Par christophe Jacquemin - 16 mars 2001
 

Des chercheurs français et Russes viennent de montrer que la molécule d'ADN pouvait conduire l'électricité. Les applications potentielles pourraient concerner à long terme la mise au point de nanocircuits intégrés à base de fils moléculaires d'ADN.


L'ADN est-t-il résistant ou conducteur ?
Jusqu'à présent certains le considéraient comme un très bon isolant, d'autres comme doté de propriétés conductrices... Des résultats contradictoires pouvant s'expliquer par la difficulté de réaliser de bons contacts électriques entre la molécule d'ADN et les électrodes de mesures. Très souvent, les connexions entre la molécule et les contacts métalliques constituent des jonctions tunnel, dont la résistance varie énormément d'un échantillon à l'autre. Rappelons en effet que lorsqu'une fine barrière isolante est placée entre deux métaux, un mécanisme quantique permet aux électrons de franchir cette barrière(1) et donne lieu à une résistance électrique entre les deux métaux. D'où l'importance du choix du matériau qui constitue les contacts lors de la mesure...

Les scientifiques du laboratoire de physique des solides d'Orsay (unité CNRS/université de Paris XI) et de l'Académie des Sciences de Moscou semblent avoir réglé la question : au lieu d'utiliser de l'or comme à l'habitude, ils ont eu l'idée ici d'utiliser deux contacts composés d'une bicouche constituée de rhénium supraconducteur et de carbone (Re/C). Choix judicieux puisqu'il a montré qu'il conduisait à un bien meilleur accrochage entre les électrodes et les fils moléculaires d'ADN, ceci permettant au courant électrique de circuler.

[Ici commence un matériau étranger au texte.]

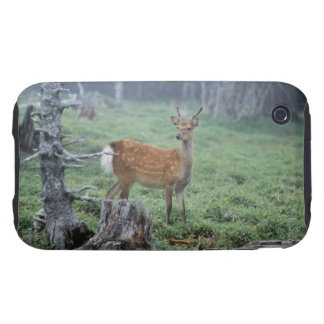 A young deer in a forest clearing tough iPhone 3 cover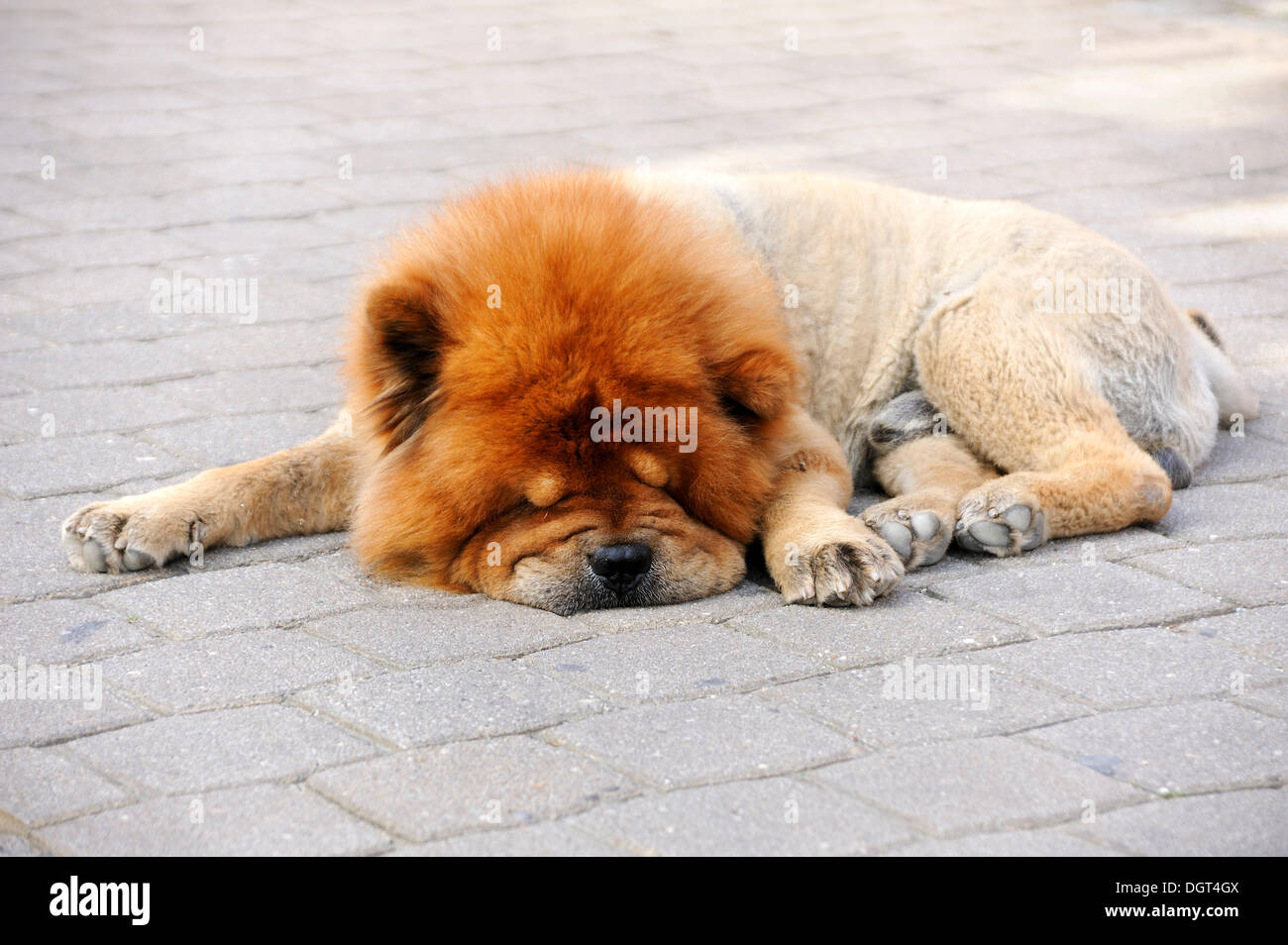 Clipped Chow-Chow sleeping on a pavement, in hot weather - Stock Image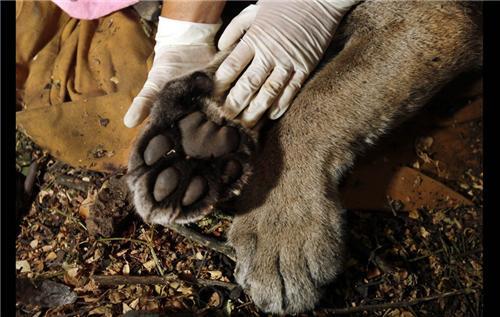 Mountain Lion Paw in Manali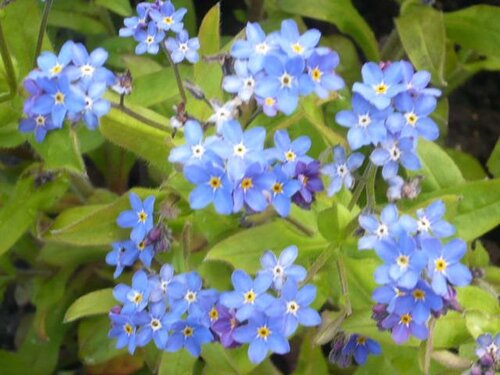 le 6 avril 1960 à 0H40 ... une fleur de printemps naissait ...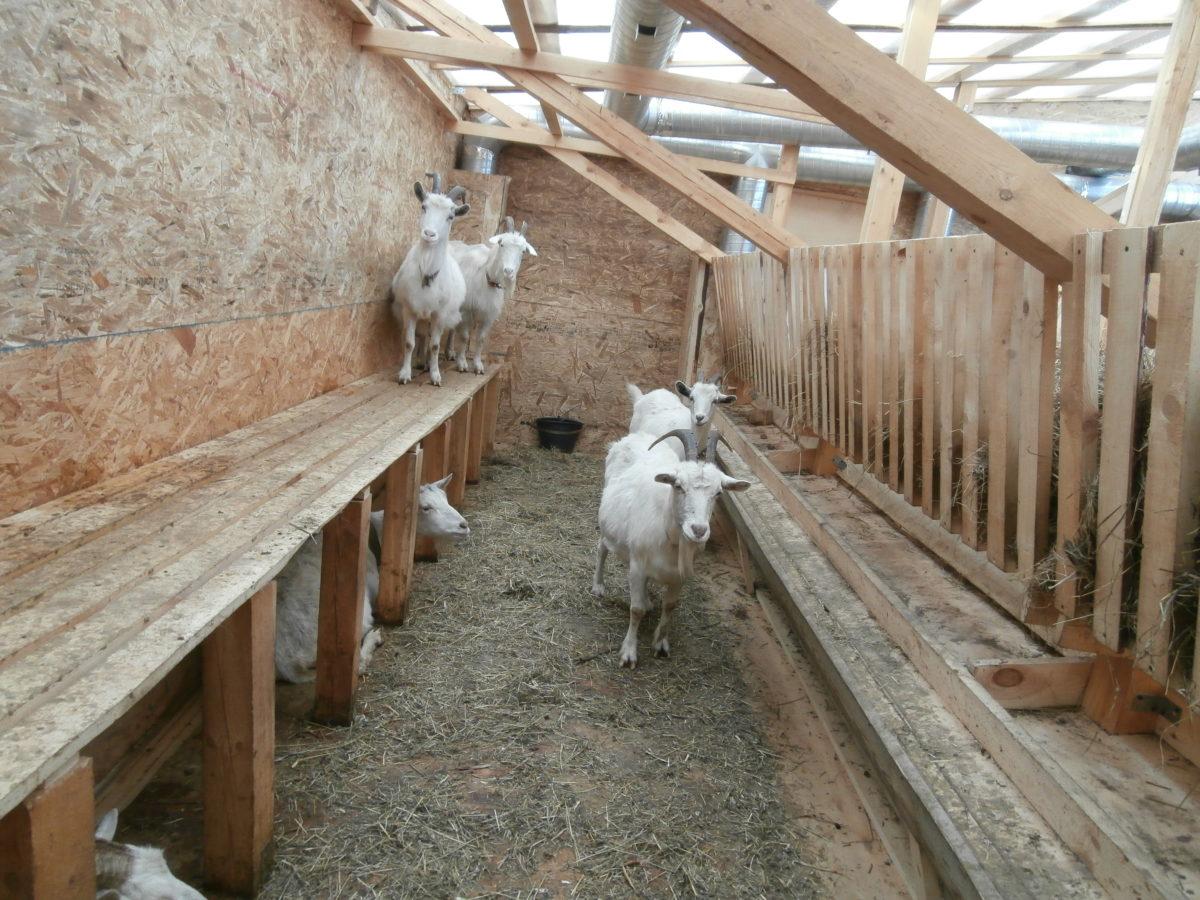 Сарай для коз напольное покрытие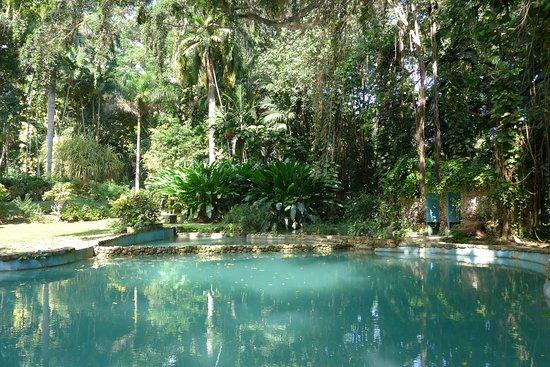 Shaw Park Gardens & Waterfalls : Pool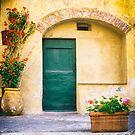 Italian facade with geraniums by Silvia Ganora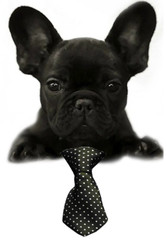 Black Swiss Dot Small Dog Neck Tie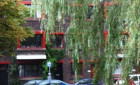 Appartement Bergsingel-Rotterdam-Liskwartier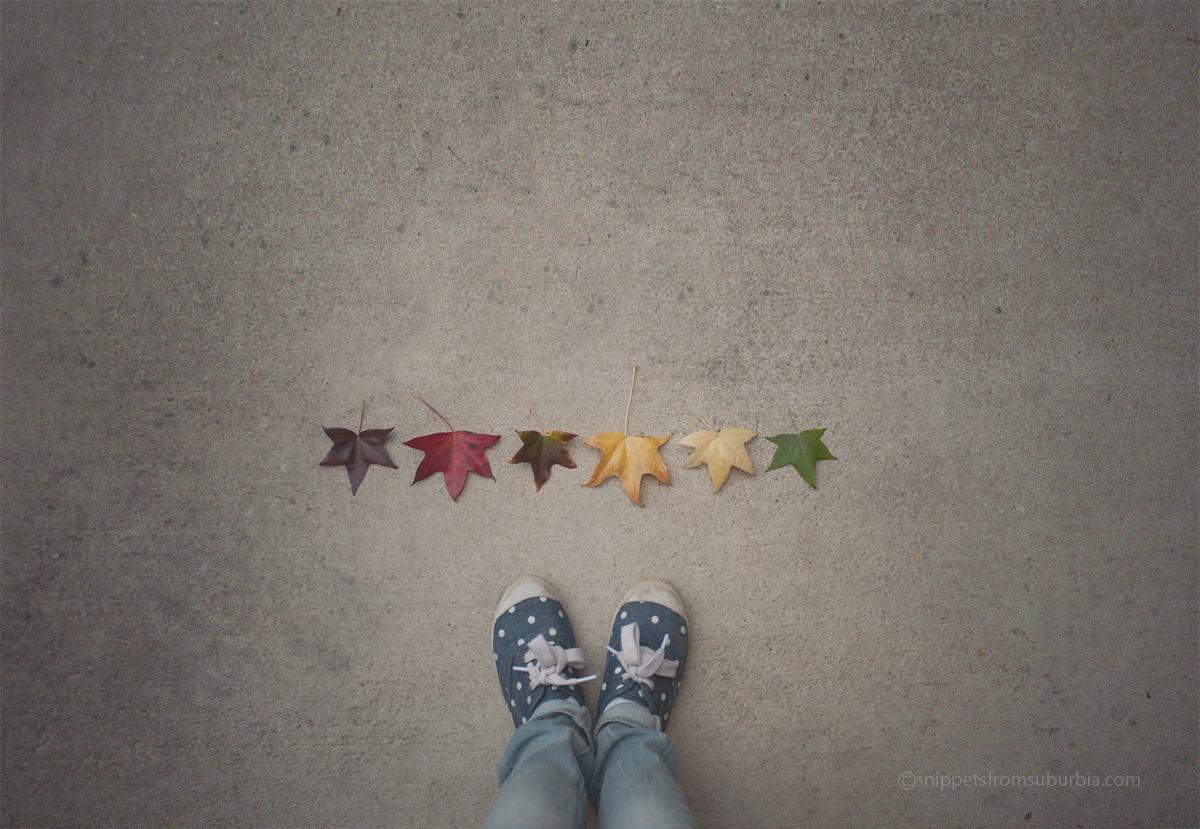 Thirty Days of Thankfulness, Day 20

Représentation schématique des échantillons étudiés, constitués de molécules d'ADN étalées entre deux contacts RE/C supraconducteurs © CNRS
 
Représentation schématique des
échantillons étudiés, constitués
de molécules d'ADN étalées entre
deux contacts RE/C supraconducteurs


 
Les mesures ont été réalisées sur des molécules d'ADN d'une épaisseur de l'ordre du milliardième de mètre (ou nanomètre) étendues entre des électrodes distantes de 0,5 microns (la moitié d'un millionième de mètre). Elles ont montré que l'ADN était aussi bon conducteur qu'un fil de cuivre de diamètre comparable. A température ambiante, la résistance électrique des échantillons n'est que de 20 kilo-Ohms, ce qui correspond à la meilleure conduction électrique observée à ce jour pour l'ADN.

Les chercheurs ont par ailleurs montré que cette résistance augmentait très peu avec une baisse de la température : 30% d'augmentation lorsqu'on passe de 20°C (soit 293 K) à 1 K. Diminuant toujours la température, et donc en dessous de la température critique de 1 K, les scientifiques ont eu la surprise d'observer de la supraconductivité(2) de proximité induite par les électrodes Rhénium, qui elles-mêmes deviennent supraconductrices.
 
Image réalisée en microscopie à force atomique des molécules
étalées sur la couche de Re/C.

La flèche verticale indique la direction de l'écoulement du tampon contenant l'ADN.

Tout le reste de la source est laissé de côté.